Consigne
Pour chaque phrase (a), (b), (c), dites par oui ou non si elle va dans le sens de la critique de L'horloger, et recopiez tels quels les mots de la critique qui le montrent. (a) L'horloger est le premier thriller de Jérémie Claes. (b) Avant d'écrire, Jérémie Claes était cuisinier. (c) Gourdon est le village de la mère de Jérémie Claes.

Bloc de texte
- - - - - - -

La découverte du cadavre de cette femme va conduire à interroger quelques vieillards, témoins rescapés de cette belle époque et à reconsidérer un autre meurtre qui avait déjà eu lieu dans ces lieux et dont le dossier avait été clos un peu trop rapidement : c'est devenu "l’affaire du double meurtre à la villa Burrano".

Pour celles et ceux qui aiment la Sicile et les pâtisseries.
D’autres avis sur Babelio et Bibliosurf.
Livre lu grâce à NetGalley et aux éditions de L'Archipel.
Mon billet dans 20 Minutes.

mardi 26 mars 2024

L'horloger (Jérémie Claes)


[...] Cette nuit de réveillon ne lui dit rien qui vaille.

L'auteur, le livre (464 pages, février 2024) :

Le belge Jérémie Claes était jusqu'ici inconnu de nos services. Il a été appréhendé en février avec son premier thriller : L'horloger qui promet de faire voyager le lecteur de Bruxelles (en Belgique) à Neuquén (en Patagonie) en passant par Auschwitz (en 1942).
Avant de commettre ce premier crime, le susnommé Claes était un honnête caviste, amateur de cuisine conviviale et du soleil de Provence : c'est là, à Gourdon dans le village de sa grand-mère, qu'il situe son premier crime bouquin.
[...] La cuisine est rustique et vivante. Avec un évier de faïence ébréché, des placards de bois multicolores, d’innombrables pots d’épices et d’herbes, toute une batterie de cuivre suspendue à des crochets de laiton aux côtés d’un jambon ibérique appétissant et de saucissons faits maison, un antique frigidaire crème et surtout, un fourneau massif, six feux et deux fours, le genre d’outil qu’on devait trouver chez Bocuse ou la mère Brazier. On aime manger, on aime boire, tout le proclame.
Solane sirote son rouge avec componction, en bon épicurien.

On aime un peu :

 On s'amuse de voir mis en scène les puissants du moment, les Castaner, Macron et autres Trump. L'Amérique est même citée comme le pays des présidents barjots et Trump (celui de la saison 1, on est en 2018) est surnommé l'agent orange ! On sait bien que les locataires du pouvoir ne font que passer et que ce bouquin risque ainsi de se démoder bientôt, mais aujourd'hui c'est insolent et même si c'est un peu facile, ça fait du bien de sourire un peu de ce monde trop sérieux. 
 On aime bien le personnage de Bernard Solane, super-flic rangé des voitures de patrouille, un bon vivant épicurien sans doute un double de l'auteur, véritable héros du bouquin et prétexte à une prose pleine de gouaille ironique et insolente.
 On goûte les aimables descriptions de la douceur de vivre à la provençale selon Jérémie Claes qui y est visiblement chez lui, même si le "refuge" semble menacé de toutes parts par les miliciens suprémacistes assoiffés de vengeance plutôt que de bon vin.

- - - - - - -

Données
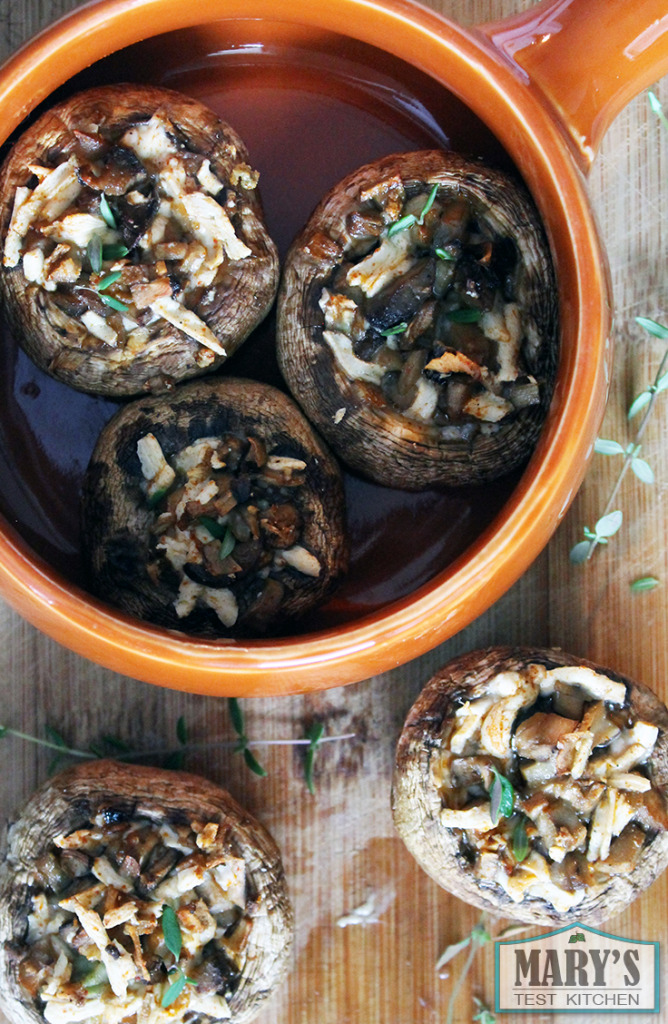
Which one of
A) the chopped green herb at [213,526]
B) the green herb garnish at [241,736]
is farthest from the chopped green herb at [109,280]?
the green herb garnish at [241,736]

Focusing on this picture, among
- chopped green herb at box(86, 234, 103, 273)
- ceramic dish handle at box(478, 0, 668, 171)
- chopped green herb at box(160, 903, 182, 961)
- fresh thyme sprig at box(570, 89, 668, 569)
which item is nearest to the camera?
ceramic dish handle at box(478, 0, 668, 171)

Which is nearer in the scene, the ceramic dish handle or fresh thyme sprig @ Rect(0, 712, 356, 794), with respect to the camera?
the ceramic dish handle

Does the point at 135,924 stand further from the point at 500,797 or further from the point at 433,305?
the point at 433,305

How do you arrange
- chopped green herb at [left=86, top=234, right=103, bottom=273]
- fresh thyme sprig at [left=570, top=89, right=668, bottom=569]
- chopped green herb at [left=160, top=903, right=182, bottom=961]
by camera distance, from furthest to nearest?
fresh thyme sprig at [left=570, top=89, right=668, bottom=569] → chopped green herb at [left=160, top=903, right=182, bottom=961] → chopped green herb at [left=86, top=234, right=103, bottom=273]

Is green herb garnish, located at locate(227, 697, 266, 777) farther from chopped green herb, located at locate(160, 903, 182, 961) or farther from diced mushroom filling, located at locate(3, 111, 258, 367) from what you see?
diced mushroom filling, located at locate(3, 111, 258, 367)

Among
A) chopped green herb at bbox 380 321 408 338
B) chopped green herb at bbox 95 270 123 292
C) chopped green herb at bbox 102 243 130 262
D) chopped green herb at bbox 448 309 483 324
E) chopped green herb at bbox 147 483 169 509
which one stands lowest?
chopped green herb at bbox 147 483 169 509

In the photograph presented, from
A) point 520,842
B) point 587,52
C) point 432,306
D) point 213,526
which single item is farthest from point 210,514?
point 587,52

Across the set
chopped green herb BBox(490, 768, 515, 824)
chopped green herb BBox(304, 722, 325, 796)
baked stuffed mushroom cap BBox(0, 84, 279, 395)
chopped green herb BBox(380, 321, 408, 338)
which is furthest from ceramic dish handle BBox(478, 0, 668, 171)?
chopped green herb BBox(304, 722, 325, 796)
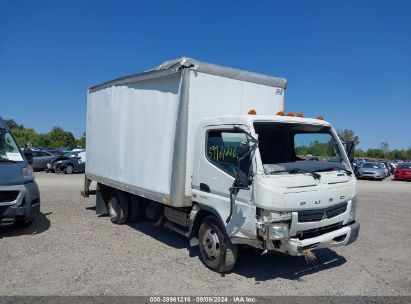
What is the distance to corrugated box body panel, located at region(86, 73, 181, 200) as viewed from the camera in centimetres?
636

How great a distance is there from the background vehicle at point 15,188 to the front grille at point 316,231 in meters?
5.41

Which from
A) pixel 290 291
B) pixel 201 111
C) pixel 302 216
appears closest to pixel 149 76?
pixel 201 111

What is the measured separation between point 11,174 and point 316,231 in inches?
232

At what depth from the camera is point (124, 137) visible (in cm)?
779

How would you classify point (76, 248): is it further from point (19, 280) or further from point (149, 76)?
point (149, 76)

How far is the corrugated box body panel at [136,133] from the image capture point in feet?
20.9

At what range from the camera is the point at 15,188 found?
7.18 meters

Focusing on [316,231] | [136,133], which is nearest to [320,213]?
[316,231]

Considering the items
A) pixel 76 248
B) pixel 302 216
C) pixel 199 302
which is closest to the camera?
pixel 199 302

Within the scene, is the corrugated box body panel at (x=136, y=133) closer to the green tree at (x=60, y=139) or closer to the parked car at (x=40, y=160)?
the parked car at (x=40, y=160)

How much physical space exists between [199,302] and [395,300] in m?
2.60

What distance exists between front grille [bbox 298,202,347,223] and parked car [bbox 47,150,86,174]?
21.2m

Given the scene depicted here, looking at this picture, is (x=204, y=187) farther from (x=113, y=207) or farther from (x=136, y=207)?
(x=113, y=207)

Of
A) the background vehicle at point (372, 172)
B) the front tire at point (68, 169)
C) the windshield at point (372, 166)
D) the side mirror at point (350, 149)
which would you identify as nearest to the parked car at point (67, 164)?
the front tire at point (68, 169)
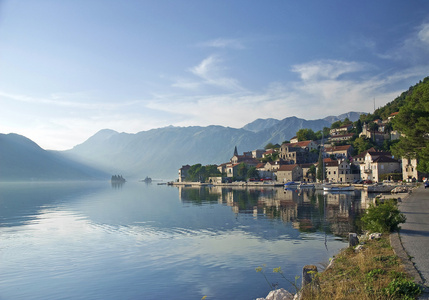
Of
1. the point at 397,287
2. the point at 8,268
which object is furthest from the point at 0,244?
the point at 397,287

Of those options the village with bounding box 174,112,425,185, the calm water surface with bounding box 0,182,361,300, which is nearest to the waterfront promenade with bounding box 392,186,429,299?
the calm water surface with bounding box 0,182,361,300

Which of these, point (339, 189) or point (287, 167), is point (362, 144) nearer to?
point (287, 167)

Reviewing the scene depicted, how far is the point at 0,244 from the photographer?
2628 cm

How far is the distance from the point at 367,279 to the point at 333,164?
117 meters

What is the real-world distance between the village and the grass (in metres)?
77.1

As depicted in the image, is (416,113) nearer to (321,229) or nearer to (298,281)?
(321,229)

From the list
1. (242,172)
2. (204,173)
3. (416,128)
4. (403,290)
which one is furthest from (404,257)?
(204,173)

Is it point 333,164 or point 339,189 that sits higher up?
point 333,164

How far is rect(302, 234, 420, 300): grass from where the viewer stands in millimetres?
9430

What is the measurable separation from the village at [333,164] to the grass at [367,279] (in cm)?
7711

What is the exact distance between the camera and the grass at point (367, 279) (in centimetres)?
943

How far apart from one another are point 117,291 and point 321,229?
19136 mm

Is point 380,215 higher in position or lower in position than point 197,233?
higher

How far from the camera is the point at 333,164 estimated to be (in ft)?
403
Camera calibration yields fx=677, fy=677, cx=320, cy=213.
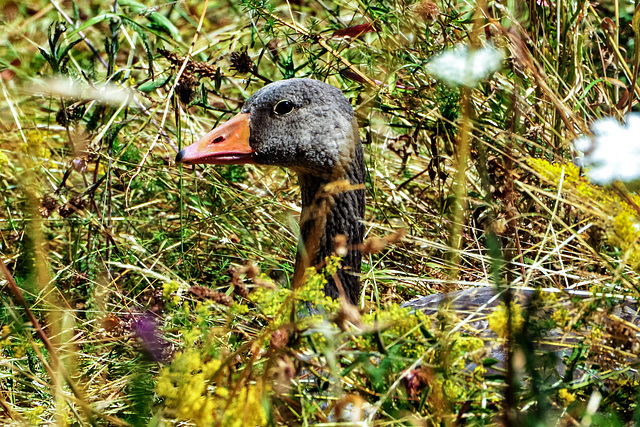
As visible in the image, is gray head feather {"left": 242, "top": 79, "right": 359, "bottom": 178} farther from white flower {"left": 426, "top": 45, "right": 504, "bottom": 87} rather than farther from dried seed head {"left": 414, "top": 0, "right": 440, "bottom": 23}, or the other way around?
dried seed head {"left": 414, "top": 0, "right": 440, "bottom": 23}

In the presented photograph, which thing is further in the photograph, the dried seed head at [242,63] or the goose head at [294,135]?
the dried seed head at [242,63]

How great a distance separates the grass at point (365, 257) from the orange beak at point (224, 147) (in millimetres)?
313

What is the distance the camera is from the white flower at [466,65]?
5.17 feet

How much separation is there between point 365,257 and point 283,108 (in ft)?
2.67

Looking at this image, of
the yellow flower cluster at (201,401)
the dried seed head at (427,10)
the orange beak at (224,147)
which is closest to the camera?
the yellow flower cluster at (201,401)

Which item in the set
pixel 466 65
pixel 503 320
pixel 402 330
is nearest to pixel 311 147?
pixel 466 65

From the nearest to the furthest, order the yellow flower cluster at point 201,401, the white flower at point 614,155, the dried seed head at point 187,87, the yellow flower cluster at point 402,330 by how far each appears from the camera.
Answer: the yellow flower cluster at point 201,401
the yellow flower cluster at point 402,330
the white flower at point 614,155
the dried seed head at point 187,87

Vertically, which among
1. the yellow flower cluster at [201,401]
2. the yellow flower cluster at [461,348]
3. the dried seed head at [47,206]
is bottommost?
the yellow flower cluster at [201,401]

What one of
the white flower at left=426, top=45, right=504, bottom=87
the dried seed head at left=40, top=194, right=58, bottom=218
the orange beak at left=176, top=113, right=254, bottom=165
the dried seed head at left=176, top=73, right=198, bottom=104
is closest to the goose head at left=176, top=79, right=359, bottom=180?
the orange beak at left=176, top=113, right=254, bottom=165

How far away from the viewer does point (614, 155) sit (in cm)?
161

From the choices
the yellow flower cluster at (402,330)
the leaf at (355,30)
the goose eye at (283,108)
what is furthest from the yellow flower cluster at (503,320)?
the leaf at (355,30)

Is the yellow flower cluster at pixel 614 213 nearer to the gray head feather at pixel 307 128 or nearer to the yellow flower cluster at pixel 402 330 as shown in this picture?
A: the yellow flower cluster at pixel 402 330

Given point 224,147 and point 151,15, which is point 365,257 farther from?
point 151,15

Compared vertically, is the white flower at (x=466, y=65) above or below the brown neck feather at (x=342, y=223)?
above
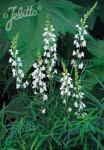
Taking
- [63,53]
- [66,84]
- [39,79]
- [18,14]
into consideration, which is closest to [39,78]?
[39,79]

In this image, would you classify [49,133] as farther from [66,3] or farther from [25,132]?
[66,3]

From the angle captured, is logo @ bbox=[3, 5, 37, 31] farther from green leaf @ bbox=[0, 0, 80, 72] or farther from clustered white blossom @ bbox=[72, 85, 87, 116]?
clustered white blossom @ bbox=[72, 85, 87, 116]

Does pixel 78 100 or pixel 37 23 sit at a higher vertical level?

- - - - - - -

La réponse
(a) Oui : « son premier thriller : L'horloger ».
(b) Non : « le susnommé Claes était un honnête caviste ».
(c) Non : « à Gourdon dans le village de sa grand-mère ».